The Trustees have been working to protect the Fund’s assets for many years.  When the Fund experienced severe investment losses following the “dot-com bubble burst” and incurred negative investment returns for three consecutive years from 2000-2002, the Trustees took the difficult action of reducing future service accruals from 2.6% to 1.3% of contributions, and incentives were introduced to encourage deferred retirements. Following the enactment of the Pension Protection Act, the Trustees adopted a legally-required “Funding Improvement Plan” in 2008 that imposed mandatory increases in employer contributions rates in order to maintain current levels of benefits.   Following the global financial market crash in 2008, the Trustees adopted a legally-required Rehabilitation Plan at the earliest opportunity in June, 2010.  This Plan provided for further reductions in accruals and early retirement subsidies under certain schedules, and imposed significant annual employer contribution increases.   

The Trustees also have taken a number of other actions to protect the Fund.   They made changes to the investment strategy on the advice and with the oversight of the Fund’s professional investment consultants. The Trustees developed an alternative investment strategy which involved using private placement portfolios.  These investments provide greater returns over time, and allow the Fund to appropriately maintain an aggressive investment return.  The Trustees also implemented changes that provide incentives for employers to remain in the Fund.  As employers continued to withdraw, the Fund’s withdrawal liability assessment assumptions were changed to require withdrawing employers to pay more by changing the calculation assumptions to better reflect the Fund’s severely underfunded status.  In addition, participants employed by withdrawing companies are subject to penalties, and in some cases reductions in benefits.  

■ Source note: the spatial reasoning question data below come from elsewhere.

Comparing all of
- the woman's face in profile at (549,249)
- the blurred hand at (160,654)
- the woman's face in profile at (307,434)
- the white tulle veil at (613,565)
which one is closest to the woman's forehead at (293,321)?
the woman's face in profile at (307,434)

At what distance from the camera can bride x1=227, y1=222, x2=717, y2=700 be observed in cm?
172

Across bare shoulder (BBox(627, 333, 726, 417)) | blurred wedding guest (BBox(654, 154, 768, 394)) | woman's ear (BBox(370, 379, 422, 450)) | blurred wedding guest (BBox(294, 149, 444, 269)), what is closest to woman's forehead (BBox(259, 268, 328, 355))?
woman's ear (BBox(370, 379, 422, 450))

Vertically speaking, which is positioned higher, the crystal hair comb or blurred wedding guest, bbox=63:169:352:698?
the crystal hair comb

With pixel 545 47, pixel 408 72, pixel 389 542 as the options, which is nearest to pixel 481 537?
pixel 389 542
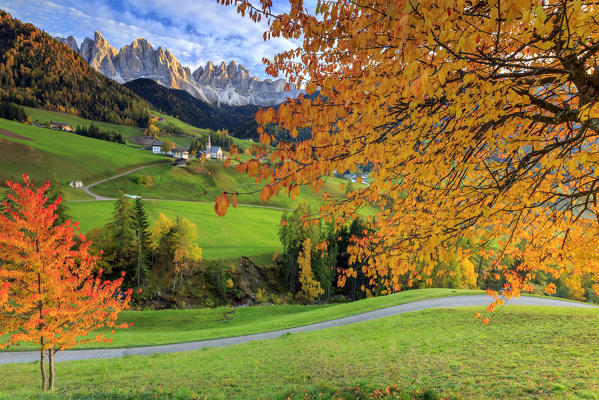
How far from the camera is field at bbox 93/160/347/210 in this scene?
65.7m

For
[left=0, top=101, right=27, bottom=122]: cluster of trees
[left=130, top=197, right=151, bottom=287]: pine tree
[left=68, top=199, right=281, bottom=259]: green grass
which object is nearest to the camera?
[left=130, top=197, right=151, bottom=287]: pine tree

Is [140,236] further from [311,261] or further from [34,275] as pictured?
[34,275]

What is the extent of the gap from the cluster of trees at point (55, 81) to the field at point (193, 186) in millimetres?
94532

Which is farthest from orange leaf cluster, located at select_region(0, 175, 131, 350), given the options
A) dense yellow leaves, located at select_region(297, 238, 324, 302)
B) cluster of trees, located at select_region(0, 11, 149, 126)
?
cluster of trees, located at select_region(0, 11, 149, 126)

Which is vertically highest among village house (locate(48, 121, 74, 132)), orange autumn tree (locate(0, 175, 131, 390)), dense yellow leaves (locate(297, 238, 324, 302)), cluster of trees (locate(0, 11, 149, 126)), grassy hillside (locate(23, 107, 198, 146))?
cluster of trees (locate(0, 11, 149, 126))

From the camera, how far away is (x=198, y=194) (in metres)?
72.6

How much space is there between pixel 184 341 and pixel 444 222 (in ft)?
62.5

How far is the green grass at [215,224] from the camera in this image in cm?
4181

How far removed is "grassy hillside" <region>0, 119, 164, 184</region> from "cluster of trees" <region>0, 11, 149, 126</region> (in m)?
73.0

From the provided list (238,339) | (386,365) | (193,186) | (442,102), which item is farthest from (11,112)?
(442,102)

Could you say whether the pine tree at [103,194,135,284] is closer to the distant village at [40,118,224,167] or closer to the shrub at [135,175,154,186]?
the shrub at [135,175,154,186]

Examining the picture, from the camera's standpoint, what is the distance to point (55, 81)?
162 meters

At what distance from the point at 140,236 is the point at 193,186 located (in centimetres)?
4528

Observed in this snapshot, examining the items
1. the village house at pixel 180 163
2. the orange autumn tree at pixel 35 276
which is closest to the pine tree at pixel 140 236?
the orange autumn tree at pixel 35 276
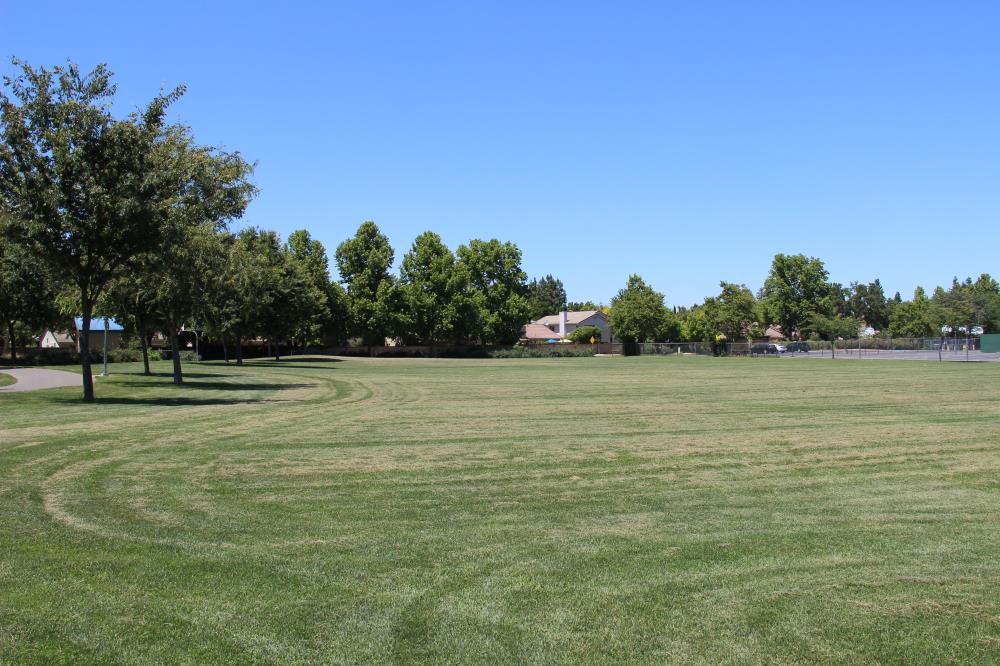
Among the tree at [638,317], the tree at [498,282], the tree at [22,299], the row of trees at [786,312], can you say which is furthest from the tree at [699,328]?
the tree at [22,299]

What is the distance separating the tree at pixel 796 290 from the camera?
123875 millimetres

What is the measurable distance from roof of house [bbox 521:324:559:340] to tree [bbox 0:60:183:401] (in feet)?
357

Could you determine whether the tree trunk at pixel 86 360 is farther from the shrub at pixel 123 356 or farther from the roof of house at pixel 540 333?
the roof of house at pixel 540 333

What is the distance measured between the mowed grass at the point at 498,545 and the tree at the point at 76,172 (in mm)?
9721

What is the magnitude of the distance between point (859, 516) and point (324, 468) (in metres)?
7.26

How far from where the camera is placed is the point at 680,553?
7.29m

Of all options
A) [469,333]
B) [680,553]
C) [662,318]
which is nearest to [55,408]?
[680,553]

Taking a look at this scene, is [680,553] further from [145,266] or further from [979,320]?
[979,320]

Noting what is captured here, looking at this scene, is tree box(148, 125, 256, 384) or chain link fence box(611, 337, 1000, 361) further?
chain link fence box(611, 337, 1000, 361)

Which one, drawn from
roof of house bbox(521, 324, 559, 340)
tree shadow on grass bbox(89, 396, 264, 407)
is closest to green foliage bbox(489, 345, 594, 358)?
roof of house bbox(521, 324, 559, 340)

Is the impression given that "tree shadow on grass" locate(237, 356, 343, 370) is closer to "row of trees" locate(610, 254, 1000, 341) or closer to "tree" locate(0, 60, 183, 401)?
"tree" locate(0, 60, 183, 401)

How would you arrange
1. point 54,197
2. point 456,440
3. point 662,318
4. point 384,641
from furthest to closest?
point 662,318
point 54,197
point 456,440
point 384,641

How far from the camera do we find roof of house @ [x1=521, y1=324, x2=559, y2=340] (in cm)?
13500

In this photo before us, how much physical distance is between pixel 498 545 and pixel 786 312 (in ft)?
413
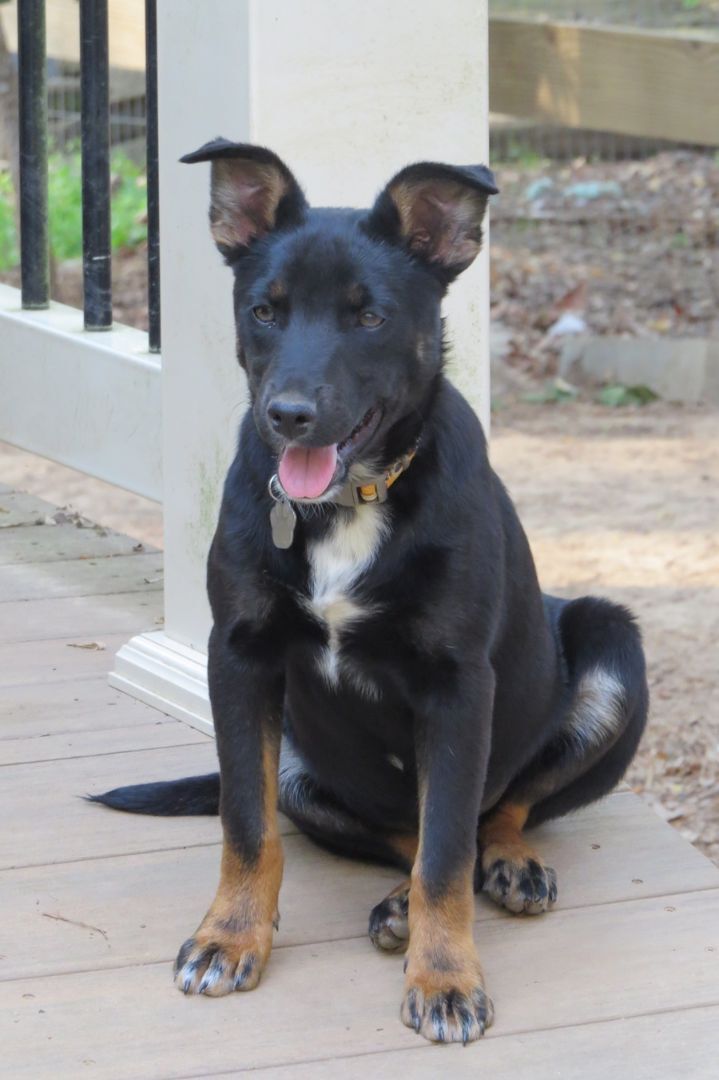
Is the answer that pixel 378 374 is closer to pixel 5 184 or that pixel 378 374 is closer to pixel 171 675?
pixel 171 675

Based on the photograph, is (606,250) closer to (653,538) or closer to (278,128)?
(653,538)

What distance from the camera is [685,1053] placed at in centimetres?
246

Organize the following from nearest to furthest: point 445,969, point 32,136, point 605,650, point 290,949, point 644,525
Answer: point 445,969 < point 290,949 < point 605,650 < point 32,136 < point 644,525

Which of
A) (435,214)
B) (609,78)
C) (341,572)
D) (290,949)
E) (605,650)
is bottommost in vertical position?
(290,949)

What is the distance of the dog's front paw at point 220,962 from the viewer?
2.64 m

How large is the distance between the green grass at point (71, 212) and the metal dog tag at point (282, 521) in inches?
285

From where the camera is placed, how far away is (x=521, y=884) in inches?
115

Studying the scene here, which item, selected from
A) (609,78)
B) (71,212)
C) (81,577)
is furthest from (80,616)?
(71,212)

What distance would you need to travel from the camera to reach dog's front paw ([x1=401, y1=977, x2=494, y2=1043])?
2508 millimetres

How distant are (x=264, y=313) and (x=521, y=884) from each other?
113 centimetres

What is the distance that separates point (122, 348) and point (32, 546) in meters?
0.83

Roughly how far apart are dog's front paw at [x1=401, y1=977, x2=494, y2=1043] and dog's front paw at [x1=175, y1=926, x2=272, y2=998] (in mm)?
270

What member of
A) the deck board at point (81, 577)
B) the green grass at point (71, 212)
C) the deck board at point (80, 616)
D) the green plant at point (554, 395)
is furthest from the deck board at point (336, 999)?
the green grass at point (71, 212)

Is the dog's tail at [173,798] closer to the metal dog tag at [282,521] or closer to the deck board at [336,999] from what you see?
the deck board at [336,999]
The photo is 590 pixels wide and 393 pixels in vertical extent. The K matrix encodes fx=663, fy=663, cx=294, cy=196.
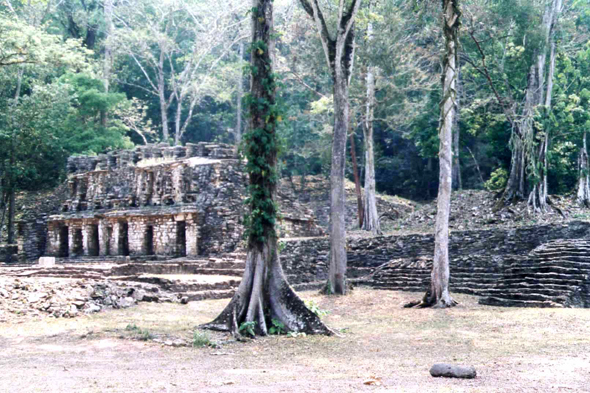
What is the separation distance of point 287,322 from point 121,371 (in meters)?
3.55

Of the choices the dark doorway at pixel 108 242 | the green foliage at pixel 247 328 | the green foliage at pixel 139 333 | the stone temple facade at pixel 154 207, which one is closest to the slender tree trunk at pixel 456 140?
the stone temple facade at pixel 154 207

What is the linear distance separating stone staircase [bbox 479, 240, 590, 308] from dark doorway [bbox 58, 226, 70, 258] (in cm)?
2088

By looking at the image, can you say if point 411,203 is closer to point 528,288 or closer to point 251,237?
point 528,288

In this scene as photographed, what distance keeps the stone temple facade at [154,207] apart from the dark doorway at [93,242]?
43mm

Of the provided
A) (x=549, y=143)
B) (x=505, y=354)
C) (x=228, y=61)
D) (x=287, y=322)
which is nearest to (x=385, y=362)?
(x=505, y=354)

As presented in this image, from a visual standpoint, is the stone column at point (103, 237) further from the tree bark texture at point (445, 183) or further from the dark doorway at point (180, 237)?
the tree bark texture at point (445, 183)

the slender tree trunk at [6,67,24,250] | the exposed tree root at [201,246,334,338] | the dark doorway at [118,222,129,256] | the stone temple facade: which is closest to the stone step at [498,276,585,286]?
the exposed tree root at [201,246,334,338]

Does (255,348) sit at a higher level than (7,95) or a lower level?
lower

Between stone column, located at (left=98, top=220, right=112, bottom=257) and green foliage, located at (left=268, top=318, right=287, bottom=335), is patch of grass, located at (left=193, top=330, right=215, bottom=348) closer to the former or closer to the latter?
green foliage, located at (left=268, top=318, right=287, bottom=335)

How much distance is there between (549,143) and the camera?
74.0 ft

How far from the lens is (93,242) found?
28531 millimetres

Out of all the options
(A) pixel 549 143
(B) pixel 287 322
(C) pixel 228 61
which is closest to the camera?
(B) pixel 287 322

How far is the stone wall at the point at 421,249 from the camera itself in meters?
17.1

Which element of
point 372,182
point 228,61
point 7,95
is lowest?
point 372,182
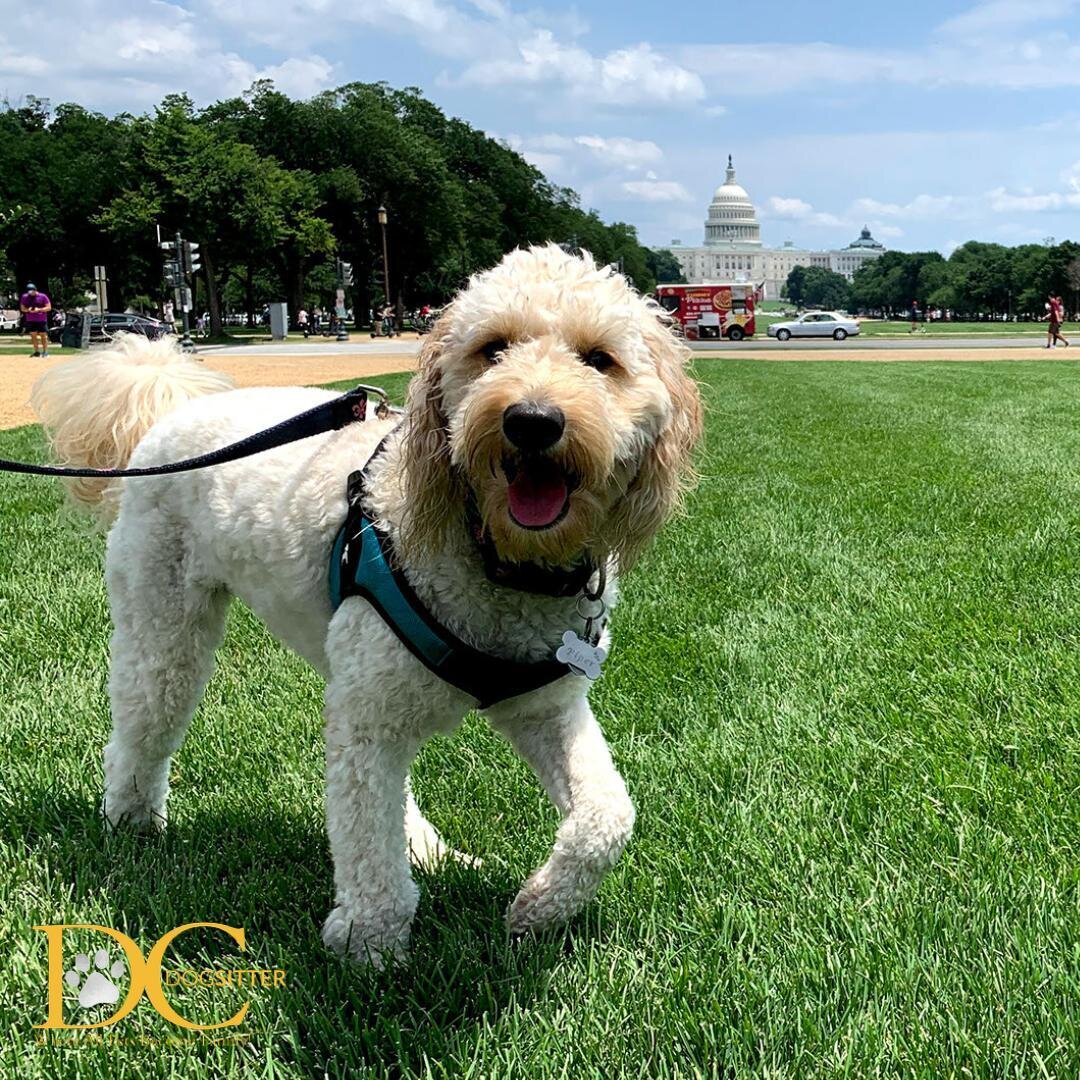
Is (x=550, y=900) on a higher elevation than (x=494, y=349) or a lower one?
lower

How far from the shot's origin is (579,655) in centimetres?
255

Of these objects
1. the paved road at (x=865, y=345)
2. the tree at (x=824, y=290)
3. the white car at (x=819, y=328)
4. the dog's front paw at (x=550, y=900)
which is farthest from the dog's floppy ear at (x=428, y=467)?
the tree at (x=824, y=290)

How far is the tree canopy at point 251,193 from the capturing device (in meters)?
51.8

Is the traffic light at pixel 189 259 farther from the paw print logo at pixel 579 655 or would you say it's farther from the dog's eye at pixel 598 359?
the paw print logo at pixel 579 655

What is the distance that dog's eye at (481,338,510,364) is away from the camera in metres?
2.53

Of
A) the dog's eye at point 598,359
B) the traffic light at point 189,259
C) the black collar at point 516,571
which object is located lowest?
the black collar at point 516,571

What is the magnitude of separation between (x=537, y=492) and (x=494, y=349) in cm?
41

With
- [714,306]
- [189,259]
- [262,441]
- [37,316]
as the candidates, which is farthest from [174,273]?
[262,441]

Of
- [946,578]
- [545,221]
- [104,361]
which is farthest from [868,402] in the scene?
[545,221]

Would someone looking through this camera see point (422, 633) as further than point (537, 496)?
Yes

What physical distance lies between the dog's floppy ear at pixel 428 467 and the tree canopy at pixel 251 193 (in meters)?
52.7

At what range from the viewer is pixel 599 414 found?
2.36 metres

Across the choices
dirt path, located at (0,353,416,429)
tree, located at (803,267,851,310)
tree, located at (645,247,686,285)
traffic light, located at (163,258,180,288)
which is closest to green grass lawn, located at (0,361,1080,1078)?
dirt path, located at (0,353,416,429)

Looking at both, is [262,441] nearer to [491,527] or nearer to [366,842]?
[491,527]
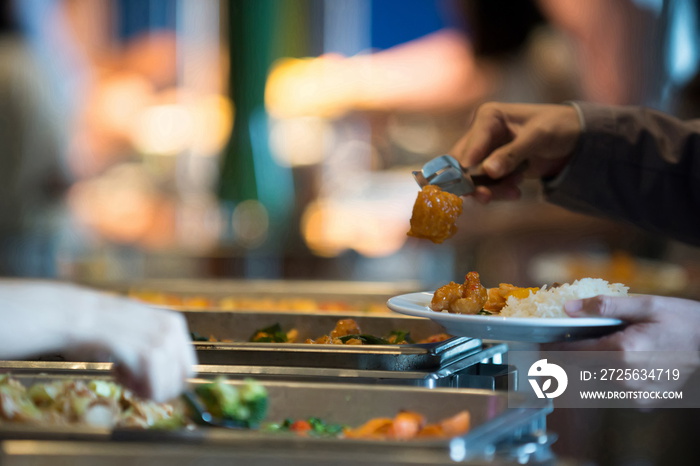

The Trustees have required contribution rates increases every year. Currently, employers are required to increase contributions every year by between 6% and 8.25%, and in some cases participants are required to divert wages in order to pay for these increases.  In an arbitration over whether to continue these increases, an arbitrator ruled that the current increases were unsustainable, after considering the cost and the number of employer withdrawals from the Fund in recent years.  The arbitrator ruled that the current contribution increases could not be required.  Based on this arbitration, the Trustees are restricted in the employer contribution increases they can impose in the future.  

We cannot wait. In order to prevent even larger benefit reductions, the Trustees must act immediately.  If the elections result in some action that will help the Fund, the Trustees can always re-evaluate the application and, for example, withdraw it.  But, waiting is not an option, and the other pension funds that were not able to act soon enough now are facing insolvency.  

The Trustees have said they will support any legislation in Congress that could potentially address the Fund’s solvency problems. If there is a legislative fix in the future, we will withdraw our application. But, if we wait to take action, we will be forced to make even larger cuts later, and run the risk that the Fund will end up paying no pensions at all.

The Fund is already paying out approximately $160 million more in retiree benefits a year than it is receiving in employer contributions.   Time is of the essence.  If the Trustees do not act now to fix the funding problem, much larger benefit reductions will be needed to save the Fund.  If the Trustees wait too long, even a solvency plan with benefit reductions will not work, and the Fund will run out of money.